Background

Tuberous sclerosis complex (TSC) is an autosomal dominant, multi-system tumor disorder characterized by hamartomatous tumors affecting the brain, kidneys, lungs, heart and skin. Clinical manifestations of TSC were recently reviewed [1, 2] and major criteria include kidney angiomyolipomas (AMLs), cardiac rhabdomyomas, facial angiofibromas, ungual or periungual fibromas, shagreeen patch, hypomelanotic macule, retinal hamartomas, subependymal nodules, subependymal giant cell astrocytomas (SEGAs), cortical tubers and lymphangioleiomyomatosis (LAM). Although TSC-associated tumors are benign, TSC patients can have a number of medical problems including epilepsy, cognitive impairment, behavior problems, brain lesions (tubers and/or subependymal nodules), skin tumors (facial angiofibromas), cardiac tumors (rhabdomyomas), kidney tumors (AMLs), kidney cysts, renal cell cancer, and pulmonary abnormalities including LAM [35]. The skin manifestations of TSC often lead to the diagnosis.
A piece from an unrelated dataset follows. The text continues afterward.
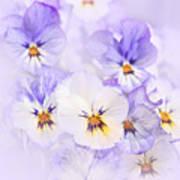 Purple Pansies Poster by Elena Elisseeva
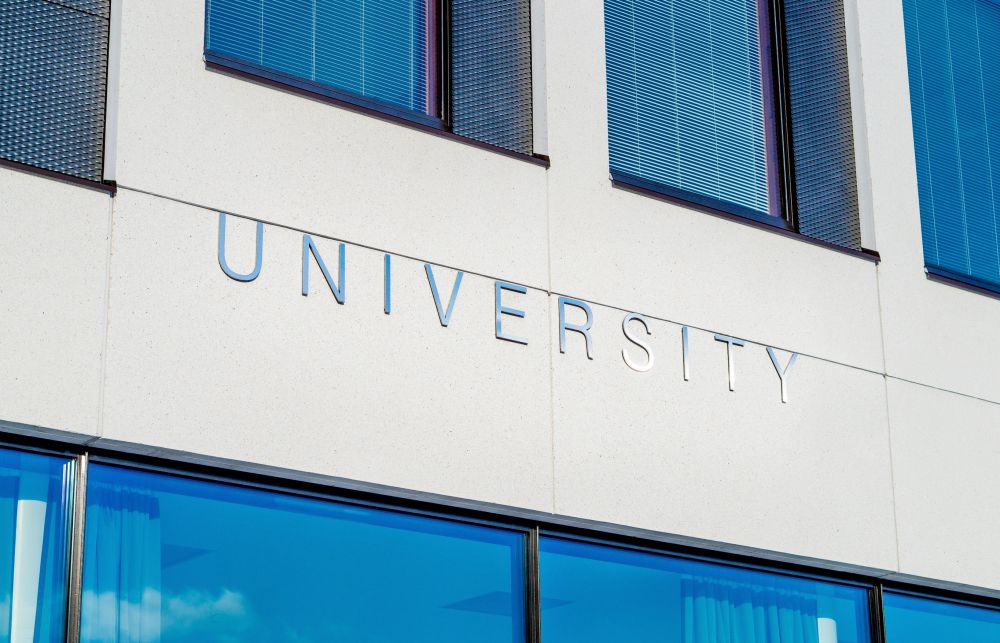 Is Higher Education a Necessary Precursor to Career Success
Although there are a variety of skin manifestations, the facial angiofibromas in particular cause significant morbidity for patients because they occur on the face and current treatment options are limited [6, 7].
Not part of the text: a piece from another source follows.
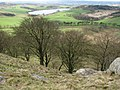 Beeches, Cockleroy - geograph.org.uk - 157864.jpg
There are two disease genes: TSC1 on 9q34 and TSC2 on 16p13 [8, 9]. Their gene products, hamartin and tuberin respectively, form a tumor suppressor complex [10, 11] that controls a key regulatory kinase, mammalian Target of Rapamycin (mTOR). When mutations occur in either gene, the hamartin-tuberin complex does not function properly and the mTOR pathway is constitutively activated which leads to dysregulated protein translation, cell growth and proliferation [12, 13]. While a mutation in either gene has been shown to result in disease [14], TSC2 mutations are 5–6 times more common than TSC1 mutations and have been linked with a more severe phenotype [3, 15, 16]. As cells that lack normal tuberin or hamartin cannot down-regulate the mTOR signaling pathway, there is significant interest in investigating the utility of mTOR inhibitors, such as rapamycin and its analogs, to treat TSC-related tumors. Rapamycin (also known as sirolimus, Rapamune) is an mTOR kinase inhibitor that is FDA approved for immunosuppression following kidney transplantation. There are several rapamycin analogs (CCI-779, RAD001, and AP23575) that are under investigation as anti-tumor agents [17], and CCI-779 (also known as Temsirolimus) was recently approved for the treatment of poor risk metastatic renal cell carcinoma [18].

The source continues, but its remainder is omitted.